Свежий балтийский ветерок ударил в скулу вместе со стальной холодной волной. Карты погоды, полученные из интернета, показали, что у нас есть полсуток в запасе, чтобы проскочить кусок моря и спрятаться от волны и северо-западного ветра за островом Борнхольм. Мы решили использовать этот подарок и полным ходом пошли к Борнхольму, а потом и к Готланду, меняя гостевые флаги с немецкого на датский и вскоре на шведский.

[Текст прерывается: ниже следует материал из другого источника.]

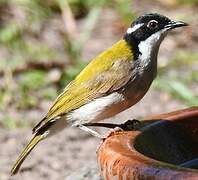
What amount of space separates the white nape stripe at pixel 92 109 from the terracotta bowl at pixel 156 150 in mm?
1060

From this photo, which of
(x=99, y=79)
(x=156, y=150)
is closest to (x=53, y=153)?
(x=99, y=79)

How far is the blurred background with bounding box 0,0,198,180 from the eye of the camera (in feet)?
24.0

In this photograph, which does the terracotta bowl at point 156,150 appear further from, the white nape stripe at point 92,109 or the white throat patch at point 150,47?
the white throat patch at point 150,47

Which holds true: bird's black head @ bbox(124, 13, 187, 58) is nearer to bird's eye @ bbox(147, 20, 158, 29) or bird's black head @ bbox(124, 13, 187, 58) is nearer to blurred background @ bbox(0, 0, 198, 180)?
bird's eye @ bbox(147, 20, 158, 29)

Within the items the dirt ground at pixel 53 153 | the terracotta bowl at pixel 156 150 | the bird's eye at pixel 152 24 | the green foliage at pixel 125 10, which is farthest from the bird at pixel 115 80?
the green foliage at pixel 125 10

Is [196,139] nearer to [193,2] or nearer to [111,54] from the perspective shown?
[111,54]

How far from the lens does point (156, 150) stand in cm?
414

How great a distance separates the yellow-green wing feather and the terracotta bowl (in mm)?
1176

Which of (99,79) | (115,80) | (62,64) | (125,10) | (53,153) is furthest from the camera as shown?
(125,10)

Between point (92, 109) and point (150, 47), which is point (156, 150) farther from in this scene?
point (150, 47)

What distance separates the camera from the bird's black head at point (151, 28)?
18.3ft

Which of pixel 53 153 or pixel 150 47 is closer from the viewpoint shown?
pixel 150 47

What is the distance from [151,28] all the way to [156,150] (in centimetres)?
165

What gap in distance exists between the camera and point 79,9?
1074 centimetres
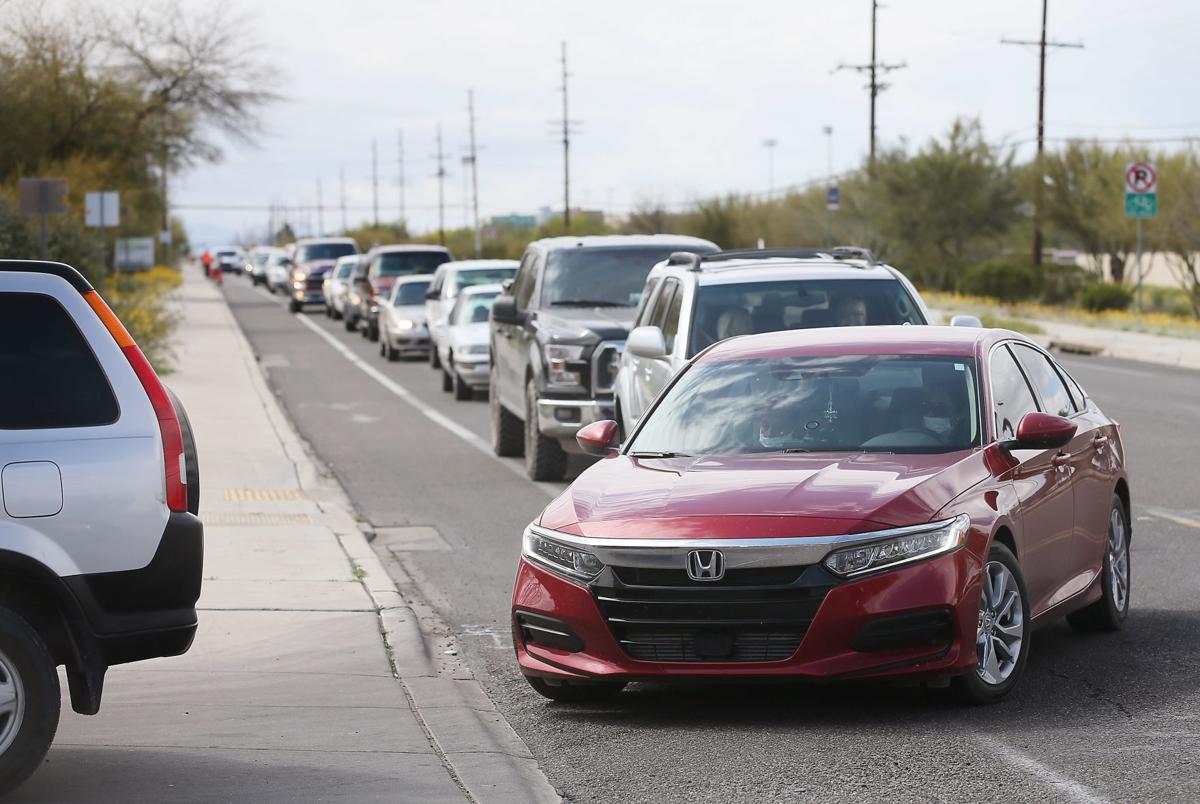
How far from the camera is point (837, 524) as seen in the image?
676 cm

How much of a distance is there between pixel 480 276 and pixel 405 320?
384cm

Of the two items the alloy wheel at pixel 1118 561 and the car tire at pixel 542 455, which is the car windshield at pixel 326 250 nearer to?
the car tire at pixel 542 455

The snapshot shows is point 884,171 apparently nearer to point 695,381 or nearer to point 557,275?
point 557,275

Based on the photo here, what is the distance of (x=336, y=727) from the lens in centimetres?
709

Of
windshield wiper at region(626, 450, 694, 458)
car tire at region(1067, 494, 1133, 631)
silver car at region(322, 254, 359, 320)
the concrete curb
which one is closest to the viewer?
the concrete curb

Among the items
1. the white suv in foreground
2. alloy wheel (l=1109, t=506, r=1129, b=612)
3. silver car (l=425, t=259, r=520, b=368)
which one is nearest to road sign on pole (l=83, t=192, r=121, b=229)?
silver car (l=425, t=259, r=520, b=368)

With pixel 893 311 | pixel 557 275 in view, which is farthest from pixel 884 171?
pixel 893 311

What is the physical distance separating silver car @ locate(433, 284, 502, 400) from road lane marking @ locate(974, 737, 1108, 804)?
1636 centimetres

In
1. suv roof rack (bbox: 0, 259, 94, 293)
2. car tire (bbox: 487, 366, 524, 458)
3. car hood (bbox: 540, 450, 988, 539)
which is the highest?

Зная свой слабый вестибулярный аппарат, я открыл аптечку и закинул в рот пару таблеток драмина. Памятник готов поставить тому, кто изобрел таблетки от укачивания. Это преимущество 21-го века, поколениям моряков до нас приходилось жестоко мучиться: адмирал Нельсон, как известно, руководил морскими битвами, не переставая блевать за леер. Драмин — таблетки особенные: если их выпить до шторма, то они фиксируют состояние вестибулярки и вас ни за что не укачает, если ж промедлить с решением и выпить драмин в момент, когда тошнота уже у горла, то адские муки вам обеспечены минимум на сутки вперед. Я долго уговаривал Диму не чудить и не геройствовать. Обещал, что ни я, ни Антон никогда не расколемся перед Дульсинеей насчет выпитых Димой пары таблеток. Но он, стремительно зеленея лицом, гордо и мужественно отказался — истинно говорят, скорее земля налетит на небесную ось, чем женщины узнают правду о мужском героизме. Видела бы Дульсинея Диму в этот момент. Дима, отвергающий таблетку драмина решительным жестом, был изваянием мужества, и я не решился дальше настаивать. Когда через пару часов я бросил взгляд на полупустую упаковку из-под таблеток и не увидел Димы нигде в пределах мостика, я понял, что случилось самое страшное. Устав зеленеть лицом и сдерживать тошноту, наш друг решил вкусить избавления и, ни с кем не советуясь, сожрал пол-упаковки, пока мы с Антоном занимались судовождением. Телефон с уже набитой, но так и не отправленной героической смс, летал по полу от борта к борту, но его хозяин уже не мог вбить адрес любимой и нажать ОК.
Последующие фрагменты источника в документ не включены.